La autoridad oficial ante la pandemia, indispensable y de probado éxito en los países donde se mantuvo y se reforzó, se desdibujó lenta y paulatinamente. El 1º de julio se dio un paso atrás en el distanciamiento en el AMBA, cuyo efecto fue nulo. Porteños y bonaerenses jamás volvieron a Fase 1, los datos de movilidad de Google mostraron que la población de esa zona se movió incluso más que antes. El 18 de septiembre, a días que se dispararan los casos hacia el pico, con los contagios penetrando ya en todas las provincias, el gobierno comunicó la nueva etapa epidemiológica con un ofensivo videíto que encima le tiraba a los gobernadores la pelota de los futuros cierres, que ya no pudieron implementarse por falta de adhesión. El país entero pagó la violación de la cuarentena del AMBA y experimentó de un saque el estallido de casos excepto en jurisdicciones que decidieron cierres a la china, como Formosa.

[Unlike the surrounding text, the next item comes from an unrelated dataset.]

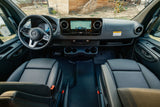 RV rental: Modern Mercedes Sprinter interior with navigation, dashboard, and spacious seating.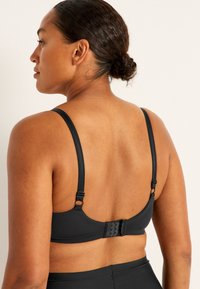 Musta rintaliivi, jossa on säädettävät hihnat, pehmeä kankaan rakenne ja hakaset takana. Yksinkertainen muotoilu ilman näkyviä kuvioita.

La conducción real de la pandemia quedó en manos del modelo Rodríguez Larreta. El intendente de la ciudad de Buenos Aires presentó en cada conferencia de prensa –otro espacio de repetido desprecio por la situación del interior– un discurso abiertamente contradictorio. Anunciaba un refuerzo de la cuarentena para luego detallar toda una serie de nuevas actividades que volvían a abrirse. Todo por cuasi cadena nacional y en la cara de los gobernadores provinciales, que tenían que justificar delante de las cámaras de restoranes y gimnasios y comercios y lo que fuere de cada distrito por qué había que seguir de cierre si en el lugar del 94% de los casos se permitían mononas mesitas en la calle multiplicadas y celebradas por las pantallas de los medios opositores, que entronizaban a la Capital Federal como ejemplo a seguir. Hoy en la ciudad de Buenos Aires hay 1725 muertos de Covid 19 por millón de habitantes. En el país, esa tasa es de 898. Bélgica, el país con la peor tasa de muertos por millón de habitantes, tiene hoy una marca de 1548. Si el país hubiera seguido el ejemplo de Rodríguez Larreta, hoy deberíamos lamentar más de 78 mil muertos por la pandemia, no los 40 mil que efectivamente fallecieron.

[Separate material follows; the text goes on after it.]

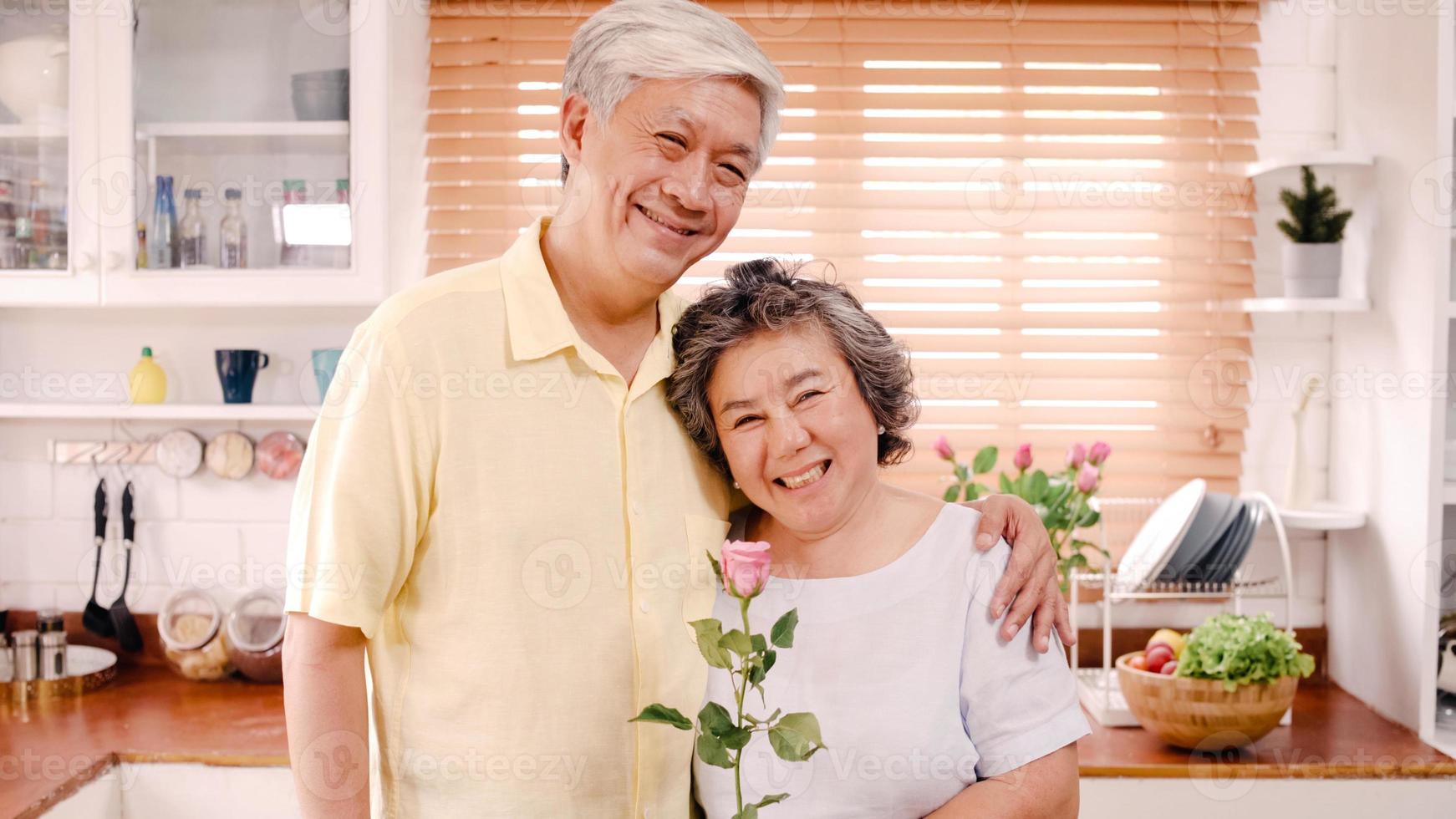 Asian elderly couple feeling happy smiling and holding flower and looking to camera while relax in kitchen at home. Lifestyle Senior family enjoy time at home concept. Portrait looking at camera. photo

La pandemia es un hecho dinámico. El 12 de junio, días después de que se abriera el país sin haber aplastado al virus –hoy sabemos que no se convive con el Covid-19, se lo aplasta o te mata– la revista Time puso a Argentina en el podio de países a seguir. Pocos meses después pasamos a estar entre los primeros países en cantidad de muertos. Ahora estamos en un inquietante descenso estancado y lento de las curvas; no existe explicación epidemiológica exacta de por qué ese fenómeno está sucediendo. Hay quienes suponen que es el cambio de estación, otros estiman que las personas más desaprensivas ya se infectaron y ahora queda la mayoría que mayores cuidados tomó.

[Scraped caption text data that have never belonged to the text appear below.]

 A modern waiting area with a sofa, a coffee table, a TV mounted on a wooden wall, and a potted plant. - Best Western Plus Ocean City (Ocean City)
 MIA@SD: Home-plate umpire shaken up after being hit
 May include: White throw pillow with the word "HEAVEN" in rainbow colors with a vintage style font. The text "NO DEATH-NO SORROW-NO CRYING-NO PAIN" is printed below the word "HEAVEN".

Aturdida de noticias, dolor, esfuerzo y atención constante a las crías que no salen de la casa, la población pasó de embarcarse en un épico esfuerzo colectivo, casi con algarabía mundialista, a la exhibición desafiante de las fiestas clandestinas vía celular y el paseo diario sin cuidar los protocolos mínimos, que en demasiadas veces tampoco observaron las autoridades oficiales. Una rebeldía suicida e infantil contra el cuidado, alimentada por la voracidad de la oposición y las torpezas del gobierno, parece que será el antecedente perfecto para una segunda ola del virus que, tarde o temprano, vamos a sufrir.